--- Data rows ---
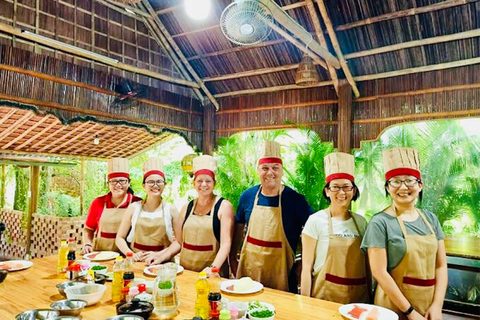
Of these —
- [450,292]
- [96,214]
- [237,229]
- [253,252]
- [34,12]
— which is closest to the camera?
[253,252]

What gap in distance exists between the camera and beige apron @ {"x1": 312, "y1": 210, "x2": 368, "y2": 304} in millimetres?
2514

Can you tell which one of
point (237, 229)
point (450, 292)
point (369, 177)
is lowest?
point (450, 292)

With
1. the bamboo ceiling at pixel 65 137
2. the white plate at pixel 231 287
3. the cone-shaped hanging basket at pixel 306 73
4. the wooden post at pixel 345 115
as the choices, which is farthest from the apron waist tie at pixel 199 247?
the bamboo ceiling at pixel 65 137

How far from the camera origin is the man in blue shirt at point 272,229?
312cm

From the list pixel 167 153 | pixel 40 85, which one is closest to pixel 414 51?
pixel 40 85

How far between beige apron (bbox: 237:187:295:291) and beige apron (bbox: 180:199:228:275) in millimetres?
329

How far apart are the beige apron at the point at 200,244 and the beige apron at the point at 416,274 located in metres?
1.43

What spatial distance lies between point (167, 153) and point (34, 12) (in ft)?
38.5

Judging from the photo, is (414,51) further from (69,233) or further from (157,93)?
(69,233)

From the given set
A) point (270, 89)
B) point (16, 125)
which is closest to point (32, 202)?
point (16, 125)

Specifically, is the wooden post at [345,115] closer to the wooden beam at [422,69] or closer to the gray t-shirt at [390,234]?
the wooden beam at [422,69]

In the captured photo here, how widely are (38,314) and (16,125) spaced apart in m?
6.28

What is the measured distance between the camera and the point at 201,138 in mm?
7867

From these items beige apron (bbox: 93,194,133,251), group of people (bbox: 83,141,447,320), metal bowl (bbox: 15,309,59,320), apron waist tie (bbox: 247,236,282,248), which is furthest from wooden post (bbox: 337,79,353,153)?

--- Goal of the exercise ---
Convert the lines running from the one with "How far apart" through the end of the entries into a Markdown table with the columns Number and Text. Put a running row number in Number and each line in Text, and leave out blank lines.

--- Answer to the problem ---
| Number | Text |
|---|---|
| 1 | How far apart are the beige apron at the point at 200,244 and the beige apron at the point at 416,274 located in metres? |
| 2 | 1.43 |
| 3 | What spatial distance lies between point (167, 153) and point (34, 12) (in ft)? |
| 4 | 38.5 |
| 5 | Judging from the photo, is (414,51) further from (69,233) or further from (157,93)? |
| 6 | (69,233) |
| 7 | From the given set |
| 8 | A) point (270, 89) |
| 9 | B) point (16, 125) |
| 10 | which is closest to point (32, 202)? |
| 11 | point (16, 125) |
| 12 | Specifically, is the wooden post at [345,115] closer to the wooden beam at [422,69] or closer to the gray t-shirt at [390,234]? |
| 13 | the wooden beam at [422,69] |
| 14 | In the captured photo here, how widely are (38,314) and (16,125) spaced apart in m? |
| 15 | 6.28 |
| 16 | What is the measured distance between the camera and the point at 201,138 in mm? |
| 17 | 7867 |
| 18 | From these items beige apron (bbox: 93,194,133,251), group of people (bbox: 83,141,447,320), metal bowl (bbox: 15,309,59,320), apron waist tie (bbox: 247,236,282,248), which is furthest from wooden post (bbox: 337,79,353,153)? |